Figure 1. Patient flow diagram.

Following randomization, three patients in each group were lost to follow-up before the primary endpoint assessment (Day 7). In the CG, two patients were transferred to another hospital for family reasons, and one patient's family requested early discharge due to financial constraints. In the TG, two patients' families requested early discharge, and one patient was transferred following a sudden, unrelated cardiovascular event. Consequently, the Per-Protocol (PP) population, which completed the entire study protocol and had complete data for the primary outcomes, consisted of 46 patients in each group.

To assess the potential impact of these post-randomization dropouts on our results, we performed both Per-Protocol (PP) and Intention-to-Treat (ITT) analyses for the primary endpoints (Albumin level and complication rate). For the ITT analysis, the Last Observation Carried Forward (LOCF) method was used to impute missing data for the 6 dropouts. The results of the ITT analysis were consistent in direction and statistical significance with the PP analysis presented in this manuscript, confirming the robustness of our primary findings.

Baseline characteristics of the PP population are summarized in Table 1. There were no statistically significant differences between the two groups in terms of age, gender, primary diagnosis, APACHE II score, or SSA score at admission (all P > 0.05), indicating that the randomized groups were well-balanced and that the dropouts did not introduce apparent selection bias.

Table 1

Table 1. Baseline characteristics of patients.

Comparison of ICU admission time and hospitalization time before and after care

ICU admission time and hospitalization time were notably lower in the TG than in the CG (P < 0.05). See Figure 2.

Figure 2

Figure 2. Comparison of ICU admission time and hospitalization time before and after care in both groups. *Indicates P < 0.05.

Comparison of indicators of nutritional status before and after care

There was no highlight between the ALB and TP levels of the two groups of patients at the time of admission (P > 0.05), and the ALB and TP levels of the two groups were monitored again on the seventh day of care, and it was found that the ALB and TP levels of the TG were notably higher than those of the CG (mean difference: 4.2 g/L, 95% CI: 2.1–6.3 g/L, P < 0.05) and the TP level was also significantly elevated (mean difference: 5.1 g/L, 95% CI: 2.8–7.4 g/L, P < 0.05). As shown in Figure 3.

Figure 3

Figure 3. Comparison of nutritional status before and after nursing care in the two groups. ^#P < 0.05, compared with before nursing. *P < 0.05, compared with CG.
────────────────────
_Exercise instructions_. According to the study results passage, which method filled in the missing data for the Intention-to-Treat analysis?

_Input data_.
────────────────────
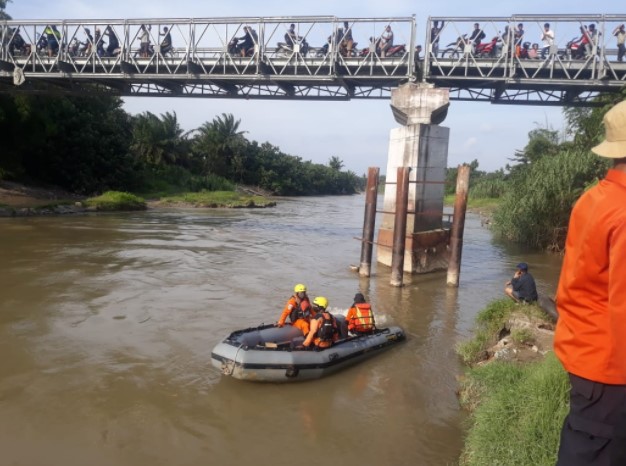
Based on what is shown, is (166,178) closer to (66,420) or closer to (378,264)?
────────────────────
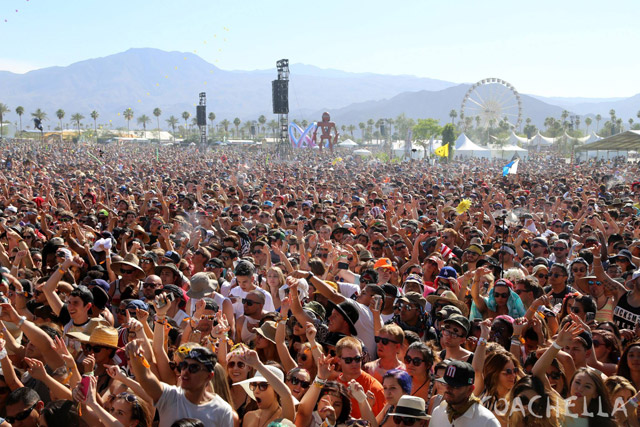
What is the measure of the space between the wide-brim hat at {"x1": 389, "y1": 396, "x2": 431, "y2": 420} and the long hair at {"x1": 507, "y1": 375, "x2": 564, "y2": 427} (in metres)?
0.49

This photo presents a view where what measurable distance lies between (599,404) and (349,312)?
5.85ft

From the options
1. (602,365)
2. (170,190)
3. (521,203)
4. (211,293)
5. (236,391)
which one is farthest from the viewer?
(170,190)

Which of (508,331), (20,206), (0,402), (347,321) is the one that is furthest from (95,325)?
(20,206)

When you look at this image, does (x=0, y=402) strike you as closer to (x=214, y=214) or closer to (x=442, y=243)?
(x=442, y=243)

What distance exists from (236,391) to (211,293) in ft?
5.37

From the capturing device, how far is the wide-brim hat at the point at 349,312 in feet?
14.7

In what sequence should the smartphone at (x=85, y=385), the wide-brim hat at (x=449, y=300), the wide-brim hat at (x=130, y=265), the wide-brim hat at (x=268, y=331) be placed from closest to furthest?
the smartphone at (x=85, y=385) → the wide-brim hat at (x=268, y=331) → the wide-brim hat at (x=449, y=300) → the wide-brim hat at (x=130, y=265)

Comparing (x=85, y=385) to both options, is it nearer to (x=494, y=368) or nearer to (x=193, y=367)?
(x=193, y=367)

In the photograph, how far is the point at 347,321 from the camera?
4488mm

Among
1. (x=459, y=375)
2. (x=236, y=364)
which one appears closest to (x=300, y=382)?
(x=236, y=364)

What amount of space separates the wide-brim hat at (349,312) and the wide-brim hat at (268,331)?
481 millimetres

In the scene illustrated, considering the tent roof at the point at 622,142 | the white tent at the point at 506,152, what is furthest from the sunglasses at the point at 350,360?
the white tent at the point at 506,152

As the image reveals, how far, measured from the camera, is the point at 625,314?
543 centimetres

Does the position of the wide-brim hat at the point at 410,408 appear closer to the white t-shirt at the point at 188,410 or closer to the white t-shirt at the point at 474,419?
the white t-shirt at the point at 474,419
────────────────────
_Task answer_. The Last Observation Carried Forward (LOCF) method.